____ 閱讀文章

Python 大資料量文字檔案高效解析方案程式碼實現

授客發表於2022-12-18

大資料量文字檔案高效解析方案程式碼實現

測試環境

Python 3.6.2

Win 10 記憶體 8G,CPU I5 1.6 GHz

背景描述

這個作品來源於一個日誌解析工具的開發,這個開發過程中遇到的一個痛點,就是日誌檔案多,日誌資料量大,解析耗時長。在這種情況下,尋思一種高效解析資料解析方案。

解決方案描述

1、採用多執行緒讀取檔案

2、採用按塊讀取檔案替代按行讀取檔案

由於日誌檔案都是文字檔案,需要讀取其中每一行進行解析,所以一開始會很自然想到採用按行讀取,後面發現合理配置下,按塊讀取,會比按行讀取更高效。

按塊讀取來的問題就是,可能導致完整的資料行分散在不同資料塊中,那怎麼解決這個問題呢?解答如下:

將資料塊按換行符\n切分得到日誌行列表,列表第一個元素可能是一個完整的日誌行,也可能是上一個資料塊末尾日誌行的組成部分,列表最後一個元素可能是不完整的日誌行(即下一個資料塊開頭日誌行的組成部分),也可能是空字串(日誌塊中的日誌行資料全部是完整的),根據這個規律,得出以下公式,透過該公式,可以得到一個新的資料塊,對該資料塊二次切分,可以得到資料完整的日誌行

上一個日誌塊首部日誌行 +\n + 尾部日誌行 + 下一個資料塊首部日誌行 + \n + 尾部日誌行 + ...

3、將資料解析操作拆分為可並行解析部分和不可並行解析部分

資料解析往往涉及一些不可並行的操作,比如資料求和,最值統計等,如果不進行拆分,並行解析時勢必需要新增互斥鎖,避免資料覆蓋,這樣就會大大降低執行的效率,特別是不可並行操作佔比較大的情況下。

對資料解析操作進行拆分後,可並行解析操作部分不用加鎖。考慮到Python GIL的問題,不可並行解析部分替換為單程式解析。

4、採用多程式解析替代多執行緒解析

採用多程式解析替代多執行緒解析,可以避開Python GIL全域性解釋鎖帶來的執行效率問題,從而提高解析效率。

5、採用佇列實現“協同”效果

引入佇列機制,實現一邊讀取日誌,一邊進行資料解析:

  1. 日誌讀取執行緒將日誌塊儲存到佇列,解析程式從佇列獲取已讀取日誌塊,執行可並行解析操作
  2. 並行解析操作程式將解析後的結果儲存到另一個佇列,另一個解析程式從佇列獲取資料,執行不可並行解析操作。

________
____ 清單節錄

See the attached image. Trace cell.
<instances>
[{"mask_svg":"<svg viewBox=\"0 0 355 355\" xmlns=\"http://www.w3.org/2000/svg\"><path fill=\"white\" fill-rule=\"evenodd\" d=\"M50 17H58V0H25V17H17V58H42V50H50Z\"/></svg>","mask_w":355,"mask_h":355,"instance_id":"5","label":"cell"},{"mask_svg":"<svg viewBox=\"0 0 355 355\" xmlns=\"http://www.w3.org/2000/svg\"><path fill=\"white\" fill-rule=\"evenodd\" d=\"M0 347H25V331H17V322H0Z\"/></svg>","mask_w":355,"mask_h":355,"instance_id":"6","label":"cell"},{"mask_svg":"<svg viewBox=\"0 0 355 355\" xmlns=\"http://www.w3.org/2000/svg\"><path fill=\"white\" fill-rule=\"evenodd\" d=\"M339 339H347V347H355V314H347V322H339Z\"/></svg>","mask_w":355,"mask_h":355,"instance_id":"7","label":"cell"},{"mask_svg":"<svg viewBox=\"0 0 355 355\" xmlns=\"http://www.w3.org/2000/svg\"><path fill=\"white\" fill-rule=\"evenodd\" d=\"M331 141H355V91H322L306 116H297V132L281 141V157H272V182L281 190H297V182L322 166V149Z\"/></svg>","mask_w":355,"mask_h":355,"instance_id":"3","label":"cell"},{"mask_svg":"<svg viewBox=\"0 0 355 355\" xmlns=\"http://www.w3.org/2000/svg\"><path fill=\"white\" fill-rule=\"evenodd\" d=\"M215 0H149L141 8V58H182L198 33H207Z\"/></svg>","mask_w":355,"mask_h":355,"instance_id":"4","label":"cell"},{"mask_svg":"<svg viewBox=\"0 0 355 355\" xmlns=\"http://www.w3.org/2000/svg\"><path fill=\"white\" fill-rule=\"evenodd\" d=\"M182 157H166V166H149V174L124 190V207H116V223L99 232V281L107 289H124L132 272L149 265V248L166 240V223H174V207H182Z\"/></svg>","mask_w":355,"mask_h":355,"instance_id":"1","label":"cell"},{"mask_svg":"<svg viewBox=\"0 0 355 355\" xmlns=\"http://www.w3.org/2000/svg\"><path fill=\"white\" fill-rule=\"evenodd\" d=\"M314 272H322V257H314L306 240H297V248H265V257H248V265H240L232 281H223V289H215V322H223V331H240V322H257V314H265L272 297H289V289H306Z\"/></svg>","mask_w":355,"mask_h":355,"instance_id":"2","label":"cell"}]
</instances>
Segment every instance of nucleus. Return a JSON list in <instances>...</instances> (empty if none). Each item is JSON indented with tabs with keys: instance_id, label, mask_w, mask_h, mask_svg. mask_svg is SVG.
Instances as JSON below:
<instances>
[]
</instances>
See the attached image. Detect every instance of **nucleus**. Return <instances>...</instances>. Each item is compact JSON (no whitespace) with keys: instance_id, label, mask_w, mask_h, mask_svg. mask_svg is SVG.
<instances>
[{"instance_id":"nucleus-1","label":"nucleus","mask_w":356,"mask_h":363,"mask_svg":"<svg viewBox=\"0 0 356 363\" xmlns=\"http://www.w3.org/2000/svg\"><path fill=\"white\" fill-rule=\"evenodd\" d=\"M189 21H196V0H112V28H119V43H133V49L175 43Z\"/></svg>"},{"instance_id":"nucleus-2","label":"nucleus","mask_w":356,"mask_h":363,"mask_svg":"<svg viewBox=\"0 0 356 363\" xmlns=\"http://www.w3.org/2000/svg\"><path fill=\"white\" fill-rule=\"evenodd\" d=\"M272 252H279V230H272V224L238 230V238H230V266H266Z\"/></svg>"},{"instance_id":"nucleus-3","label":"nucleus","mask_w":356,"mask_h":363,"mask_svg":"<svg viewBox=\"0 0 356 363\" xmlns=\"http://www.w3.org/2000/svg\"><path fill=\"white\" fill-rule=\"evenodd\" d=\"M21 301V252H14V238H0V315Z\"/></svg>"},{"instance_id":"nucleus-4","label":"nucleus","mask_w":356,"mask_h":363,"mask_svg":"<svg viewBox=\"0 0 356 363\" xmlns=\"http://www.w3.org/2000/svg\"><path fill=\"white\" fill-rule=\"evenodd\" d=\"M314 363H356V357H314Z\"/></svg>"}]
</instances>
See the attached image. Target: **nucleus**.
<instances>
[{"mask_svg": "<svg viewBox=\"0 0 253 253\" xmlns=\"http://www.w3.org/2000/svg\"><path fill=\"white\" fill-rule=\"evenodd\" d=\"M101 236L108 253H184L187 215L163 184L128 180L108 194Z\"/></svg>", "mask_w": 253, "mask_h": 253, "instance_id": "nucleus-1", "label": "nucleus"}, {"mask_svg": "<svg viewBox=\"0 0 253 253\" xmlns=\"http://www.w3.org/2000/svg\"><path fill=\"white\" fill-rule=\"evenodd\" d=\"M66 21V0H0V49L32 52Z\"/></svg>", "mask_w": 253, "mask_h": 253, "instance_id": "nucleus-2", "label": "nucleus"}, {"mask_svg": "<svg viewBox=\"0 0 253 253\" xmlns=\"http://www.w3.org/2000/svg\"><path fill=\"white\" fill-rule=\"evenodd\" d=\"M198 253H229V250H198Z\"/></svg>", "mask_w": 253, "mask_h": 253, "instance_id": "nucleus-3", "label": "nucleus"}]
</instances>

________

#### 待解題目:
#1 請逐字照錄這篇大檔案解析文章的一段:從含有「將資料塊按換行符\n切分得到」的字句開始,到「效率問題,從而提高解析效率。」為止。
#2 列出這篇大檔案解析文章在「解決方案描述」之下所提出的每一項編號方案。
#3 從這篇大檔案解析文章的最後一句之後接著續寫下去。
上方清單與這篇大檔案解析文章毫無關聯。

#### 各題解答:
#1
將資料塊按換行符\n切分得到日誌行列表,列表第一個元素可能是一個完整的日誌行,也可能是上一個資料塊末尾日誌行的組成部分,列表最後一個元素可能是不完整的日誌行(即下一個資料塊開頭日誌行的組成部分),也可能是空字串(日誌塊中的日誌行資料全部是完整的),根據這個規律,得出以下公式,透過該公式,可以得到一個新的資料塊,對該資料塊二次切分,可以得到資料完整的日誌行

上一個日誌塊首部日誌行 +\n + 尾部日誌行 + 下一個資料塊首部日誌行 + \n + 尾部日誌行 + ...

3、將資料解析操作拆分為可並行解析部分和不可並行解析部分

資料解析往往涉及一些不可並行的操作,比如資料求和,最值統計等,如果不進行拆分,並行解析時勢必需要新增互斥鎖,避免資料覆蓋,這樣就會大大降低執行的效率,特別是不可並行操作佔比較大的情況下。

對資料解析操作進行拆分後,可並行解析操作部分不用加鎖。考慮到Python GIL的問題,不可並行解析部分替換為單程式解析。

4、採用多程式解析替代多執行緒解析

採用多程式解析替代多執行緒解析,可以避開Python GIL全域性解釋鎖帶來的執行效率問題,從而提高解析效率。

#2
1、採用多執行緒讀取檔案
2、採用按塊讀取檔案替代按行讀取檔案
3、將資料解析操作拆分為可並行解析部分和不可並行解析部分
4、採用多程式解析替代多執行緒解析
5、採用佇列實現“協同”效果

#3
程式碼實現

#!/usr/bin/env python
# -*- coding:utf-8 -*-
import re
import time
from datetime import datetime
from joblib import Parallel, delayed, parallel_backend
from collections import deque
from multiprocessing import cpu_count
import threading


class LogParser(object):
    def __init__(self, chunk_size=1024*1024*10, process_num_for_log_parsing=cpu_count()):
        self.log_unparsed_queue = deque() # 用於儲存未解析日誌
        self.log_line_parsed_queue = deque()  # 用於儲存已解析日誌行
        self.is_all_files_read = False  # 標識是否已讀取所有日誌檔案
        self.process_num_for_log_parsing = process_num_for_log_parsing # 併發解析日誌檔案程式數
        self.chunk_size = chunk_size # 每次讀取日誌的日誌塊大小
        self.files_read_list = [] # 存放已讀取日誌檔案
        self.log_parsing_finished = False # 標識是否完成日誌解析


    def read_in_chunks(self, filePath, chunk_size=1024*1024):
        """
        惰性函式(生成器),用於逐塊讀取檔案。
        預設區塊大小:1M
        """

        with open(filePath, 'r', encoding='utf-8') as f:            
            while True:
                chunk_data = f.read(chunk_size)
                if not chunk_data:
                    break
                yield chunk_data


    def read_log_file(self, logfile_path):
        '''
        讀取日誌檔案
        這裡假設日誌檔案都是文字檔案,按塊讀取後,可按換行符進行二次切分,以便獲取行日誌
        '''

        temp_list = []  # 二次切分後,頭,尾行日誌可能是不完整的,所以需要將日誌塊頭尾行日誌相連線,進行拼接
        for chunk in self.read_in_chunks(logfile_path, self.chunk_size):
            log_chunk = chunk.split('\n')
            temp_list.extend([log_chunk[0], '\n'])
            temp_list.append(log_chunk[-1])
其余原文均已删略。